Now that "Star Wars: The Force Awakens" has been in theaters for about three weeks, some critics have pointed out the film's strong parallels to 1977's original "Star Wars" film. During an interview with The Hollywood Reporter, director J.J. Abrams addressed the concern that "The Force Awakens" relied a little too heavily on "A New Hope" and explained not only the universality of those conventions, but also how they benefited the franchise's newest characters.
"It was obviously a wildly intentional thing that we go backwards, in some ways, to go forwards in the important ways, given that... 'Star Wars' is a kind of specific gorgeous concoction of George [Lucas]'s that combines all sorts of things," Abrams explained. "Ultimately, the structure of 'Star Wars' itself is as classic and tried and true as you can get. It was itself derivative of all of these things that George loved so much, from the most obvious, 'Flash Gordon' and Joseph Campbell, to the [Akira] Kurosawa references, to Westerns -- I mean, all of these elements were part of what made 'Star Wars.'"
"I can understand that someone might say, 'Oh, it's a complete rip-off!' We inherited 'Star Wars.' The story of history repeating itself was, I believe, an obvious and intentional thing, and the structure of meeting a character who comes from a nowhere desert and discovers that she has a power within her, where the bad guys have a weapon that is destructive but that ends up being destroyed -- those simple tenets are by far the least important aspects of this movie, and they provide bones that were well-proven long before they were used in 'Star Wars,'" he continued.
"What was important for me was introducing brand new characters using relationships that were embracing the history that we know to tell a story that is new — to go backwards to go forwards," he shared. "So I understand that this movie, I would argue much more than the ones that follow, needed to take a couple of steps backwards into very familiar terrain, and using a structure of nobodies becoming somebodies defeating the baddies -- which is, again, I would argue, not a brand new concept, admittedly -- but use that to do, I think, a far more important thing, which is introduce this young woman, who's a character we've not seen before and who has a story we have not seen before, meeting the first Storm Trooper we've ever seen who we get to know as a human being; to see the two of them have an adventure in a way that no one has had yet, with Han Solo; to see those characters go to find someone who is a brand new character who, yes, may be diminutive, but is as far from Yoda as I think a description of a character can get, who gets to enlighten almost the way a wonderful older teacher or grandparent or great-aunt might, you know, something that is confirming a kind of belief system that is rejected by the main character; and to tell a story of being a parent and being a child and the struggles that that entails -- clearly 'Star Wars' has always been a familial story, but never in the way that we've told here."

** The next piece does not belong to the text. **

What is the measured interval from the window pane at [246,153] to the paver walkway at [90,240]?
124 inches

"And yes, they destroy a weapon at the end of this movie, but then something else happens which is, I think, far more critical and far more important — and I think even in that moment, when that is happening, the thing I think the audience is focused on and cares more about is not, 'Is that big planet gonna blow up?' — 'cause we all know it's gonna blow up. What you really care about is what's gonna happen in the forest between these two characters who are now alone," he added.
Directed by J.J. Abrams, “Star Wars: The Force Awakens” stars franchise veterans Mark Hamill, Harrison Ford, Carrie Fisher, Peter Mayhew, Anthony Daniels and Kenny Baker, joined by newcomers John Boyega, Daisy Ridley, Adam Driver, Oscar Isaac, Andy Serkis, Domhnall Gleeson, Lupita Nyong’o, Gwendoline Christie and Max von Sydow. The film is now playing in theaters.